### [WHAT YOU HAVE TO DO]
Put the records below into a Markdown table with the columns "Row" and "Line", one row per nonblank line of text, numbered in order. Leave the pictures out.

::::::::

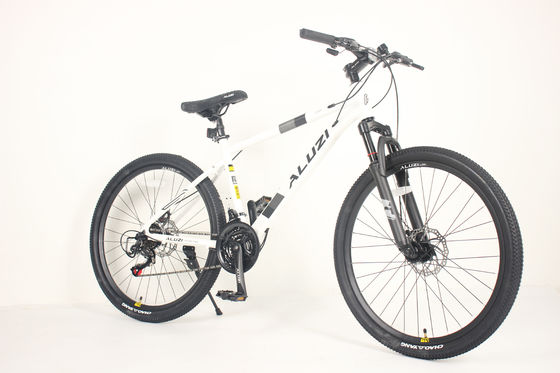 21 Speed 2 Wheel Shimano Tourney Full Suspension Mountain Bike For Adults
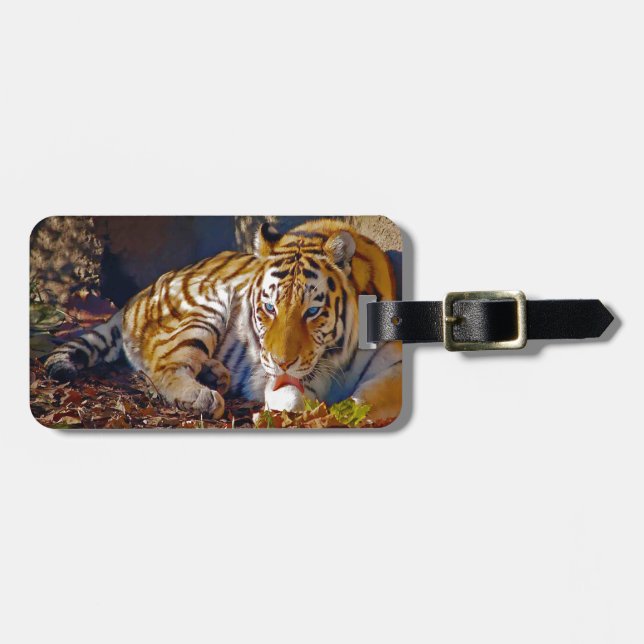 Tiger Bagagebricka (Horisontell Framsida)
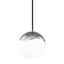 Mitzi Ella Polished Nickel 7.5W x 8H Pendant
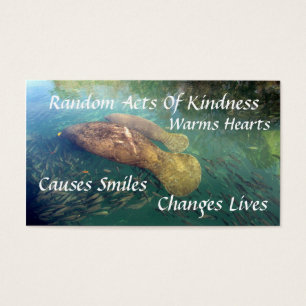 Willekeurige handelingen van Kindness Kaart behere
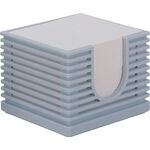 L-710 Masif Kağıtlık Gri 9 x 8 x 6,5 cm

::::::::

### [ANSWER TO THE EXERCISE]
| Row | Line |
|---|---|
| 1 |  21 Speed 2 Wheel Shimano Tourney Full Suspension Mountain Bike For Adults |
| 2 |  Tiger Bagagebricka (Horisontell Framsida) |
| 3 |  Mitzi Ella Polished Nickel 7.5W x 8H Pendant |
| 4 |  Willekeurige handelingen van Kindness Kaart behere |
| 5 |  L-710 Masif Kağıtlık Gri 9 x 8 x 6,5 cm |